Saturated Fats Not Linked to Heart Disease

Science & Nutrition | Huge meta-analysis study fails to find link between saturated fat and heart disease

Dietary intakes of saturated fats are not linked to cardiovascular disease, so says a meta-analysis of 21 studies from across the world
January 14, 2010

The saturated fat found mainly in meat and dairy products has had a bad reputation, but a new analysis of published studies finds no clear link between people’s intake of saturated fat and their risk of developing heart disease.

Previous research has shown that saturated fat can raise blood levels of the so-called “bad” LDL cholesterol, and elevated LDL is considered a risk factor (although not necessarily a cause) for heart disease and stroke. For this reason, experts generally advise people to limit their intake of fatty meat, butter and full-fat dairy.

But in the new analysis, which combined the results of 21 previous studies, researchers found no evidence that higher saturated fat intakes led to higher risks of heart disease or stroke.

The study challenges the widely supported theory that saturated fats are detrimental to heart health. Data from almost 350,000 subjects obtained from these studies indicated that dietary intakes of saturated fat are not associated with increased risk of either coronary heart disease (CHD) or cardiovascular disease (CVD), US researchers report in the American Journal of Clinical Nutrition.

“Our meta-analysis showed that there is insufficient evidence from prospective epidemiologic studies to conclude that dietary saturated fat is associated with an increased risk of CHD, stroke, or CVD,” wrote the researchers, led by Dr. Ronald Krauss from the Children’s Hospital Oakland Research Institute in California.

Participants, who were generally healthy to start, were surveyed about their diet habits and then followed for anywhere from five to 23 years. Over that time, 11,000 developed heart disease or suffered a stroke. No link between saturated fat intake and CHD, stroke, or CVD risk were observed, and this did not change when the researchers focused their analysis to consider age or sex, or the quality of the study.

Overall, Krauss and his colleagues found, there was no difference in the risks of heart disease and stroke between people with the lowest and highest intakes of saturated fat.

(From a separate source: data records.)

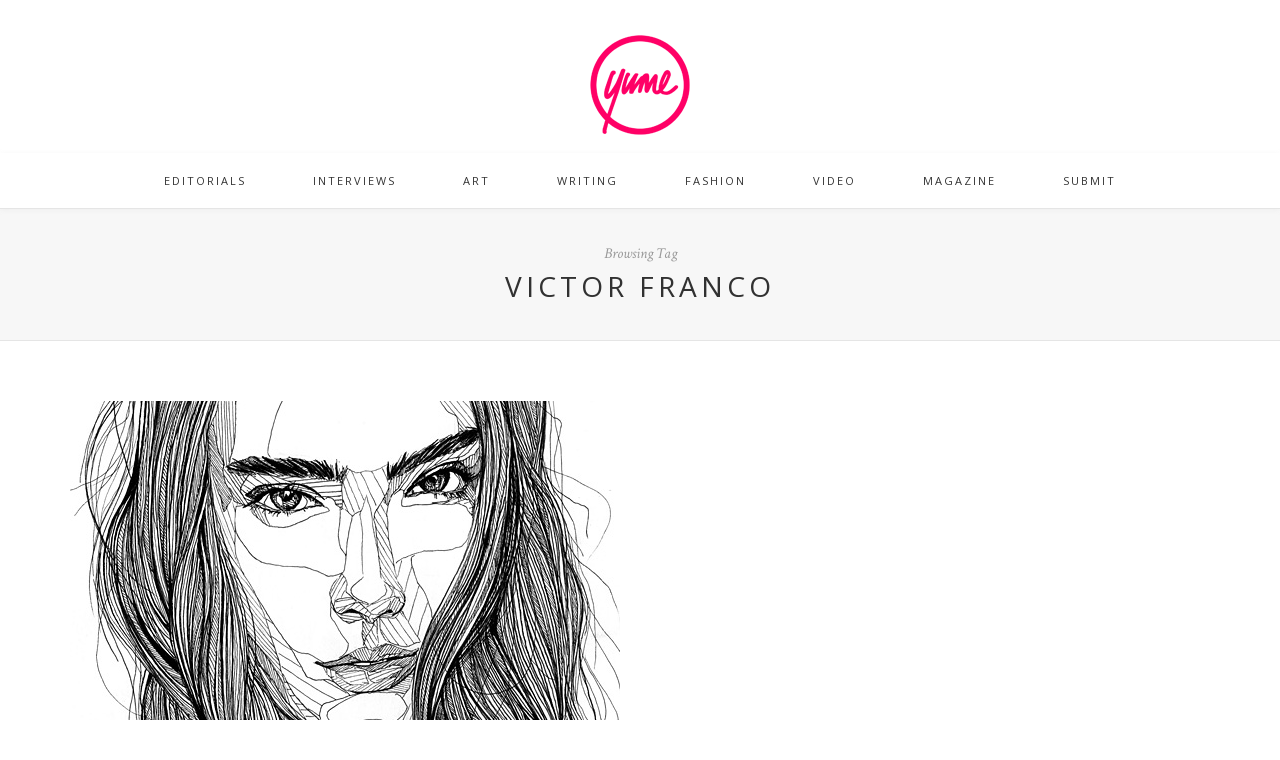

--- FILE ---
content_type: text/plain
request_url: https://www.google-analytics.com/j/collect?v=1&_v=j102&a=1044712377&t=pageview&_s=1&dl=https%3A%2F%2Fwww.yumemag.net%2Ftag%2Fvictor-franco%2F&ul=en-us%40posix&dt=Victor%20Franco%20%E2%80%93%20Yume%20Magazine&sr=1280x720&vp=1280x720&_u=IEBAAEABAAAAACAAI~&jid=905674905&gjid=790988105&cid=766007474.1769464250&tid=UA-46828370-1&_gid=1329163085.1769464250&_r=1&_slc=1&z=570021541
body_size: -450
content:
2,cG-H7L92XG2PP

--- FILE ---
content_type: text/javascript
request_url: https://www.yumemag.net/wp-content/themes/oleander/js/solopine.js?ver=6.9
body_size: 406
content:
jQuery(document).ready(function($) {

	"use strict";

	// Menu
	$('#nav-wrapper .menu').slicknav({
		prependTo:'.menu-mobile',
		label:'',
		allowParentLinks: true
	});
	
	// BXslider
$('.featured-area .bxslider').bxSlider({
    auto: true, 
    pause: 6000,
    mode: 'fade',                 
    pager: false,
    nextText: '<i class="fa fa-angle-right"></i>',
    prevText: '<i class="fa fa-angle-left"></i>',
    onSliderLoad: function(){
        $(".sideslides").css("visibility", "visible");
    }
});
	
	$('.post-img .bxslider').bxSlider({
	  adaptiveHeight: true,
	  mode: 'fade',
	  pager: false,
	  captions: true,
	  nextText: '<i class="fa fa-angle-right"></i>',
	  prevText: '<i class="fa fa-angle-left"></i>',
	  onSliderLoad: function(){
			$(".sideslides").css("visibility", "visible");
		}
	});
	
	// Sticky Menu
	var $wpAdminBar = $('#wpadminbar');
	if ($wpAdminBar.length) {
		$("").sticky({topSpacing:$wpAdminBar.height()});
	} else {
		$("").sticky({topSpacing:0});
	}
	
	// Fitvids
	$(document).ready(function(){
		$(".container").fitVids();
	});
	
	// back to top
	$('.back-to-top').click(function(){
		$('html, body').animate({scrollTop : 0},800);
		return false;
	});
	
	
});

Source: American Journal of Clinical Nutrition, published online January 13, 2010.

“Meta-analysis of prospective cohort studies evaluating the association of saturated fat with cardiovascular disease.”

Authors: PW Siri-Tarino, Q Sun, FB Hu, RM Krauss.

From the Children’s Hospital Oakland Research Institute Oakland CA, Departments of Nutrition, Epidemiology, and Harvard School of Public Health Boston MA.